We haven’t been simply talking about and enjoying music for a very long time and the reasons are not at all simple. There is no one guilty party. But when the cracks in crowdfunding and ‘DIY’ marketing start to show through, when the backlash comes, it is pretty opportunistic for Palmer to then try to pretend as though this isn’t the exact game she has been playing and benefiting from. Can we just talk about music? Yes, please. That would be great.

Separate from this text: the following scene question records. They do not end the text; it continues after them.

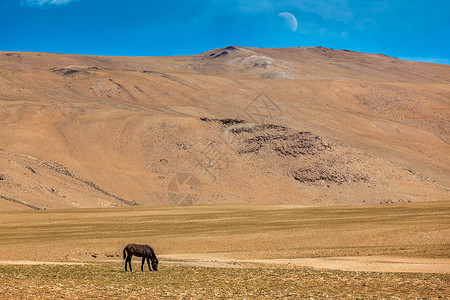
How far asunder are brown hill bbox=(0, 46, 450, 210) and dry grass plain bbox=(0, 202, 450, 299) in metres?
20.2

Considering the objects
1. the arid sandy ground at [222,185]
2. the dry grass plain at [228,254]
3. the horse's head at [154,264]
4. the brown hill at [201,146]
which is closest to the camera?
the dry grass plain at [228,254]

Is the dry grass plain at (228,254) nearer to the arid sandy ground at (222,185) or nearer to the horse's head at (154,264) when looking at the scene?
the arid sandy ground at (222,185)

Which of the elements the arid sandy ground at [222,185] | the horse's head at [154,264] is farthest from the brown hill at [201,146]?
the horse's head at [154,264]

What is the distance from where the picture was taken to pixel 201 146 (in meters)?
97.5

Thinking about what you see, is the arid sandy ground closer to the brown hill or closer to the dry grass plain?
the dry grass plain

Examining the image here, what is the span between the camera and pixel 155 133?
100 meters

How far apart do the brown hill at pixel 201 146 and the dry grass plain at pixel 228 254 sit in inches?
794

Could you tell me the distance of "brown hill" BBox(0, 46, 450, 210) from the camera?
264ft

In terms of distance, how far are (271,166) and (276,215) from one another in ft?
126

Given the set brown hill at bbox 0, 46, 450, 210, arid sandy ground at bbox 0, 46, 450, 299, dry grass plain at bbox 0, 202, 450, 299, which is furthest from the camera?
brown hill at bbox 0, 46, 450, 210

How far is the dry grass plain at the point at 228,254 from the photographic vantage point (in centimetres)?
1614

But first we all have some shit to work through here. As an example: crowdfunding. Crowdfunding is great. I love kickstarter and I know artists of all levels are benefiting from it. But, you know what? The differences between “crowdfunding” and copyright-based record sales are pretty superficial. In both cases, we each contribute (usually) moderate sums of money to support an artist’s career, and we get something in return. At the very least (and by far the most important thing) we get MUSIC from said artist. Crowdfunding, more broadly, isn’t that different from the consumer market, period. We support the things we want/like with our dollar and invest in them/build them up/give them greater financial power and cultural influence as a result. But over the past decade-plus all record labels have been tarred and feathered with the same dumb, clumsy and opportunistic brush. Record labels are seen as the “old model” even as nearly every “internet sensation” (Kreayshawn, Azalea Banks, Odd Future) continues to sign with them. But “crowdfunding” is novel. “Crowdfunding” doesn’t come with the baggage of copyright or the unresolved tensions/history of “piracy” (another word I’m not a huge fan of).
That tension isn’t just going to go away. We will have to address it head-on and that starts with acknowledging our personal responsibilities/duties (which, after all, are the flip side to “rights”) to respect the consent and rights of creators (along with the rights of the public, ie the public domain) within reason. Maybe if we can all build acceptance for some evolved rules of the road, as it pertains to digital content, then we will get back to focusing on the music rather than engaging in endless accusation and hand-wringing about digital content, and the way that lack of resolution amplifies otherwise minor dust-ups like this one. That would be nice. And I do hope that Palmer can go on as the clearly ambitious and passionate artist that she is without having to bring “the future of music” into it.
(A closing thought. What if this were not DIY Amanda Palmer, but a record label-backed tour? In other words, the label would also be asking for and profiting off of this free musician labor. Just interesting to think about how the reaction would be the same/different and how the situations are/are not the same. Is there a difference?)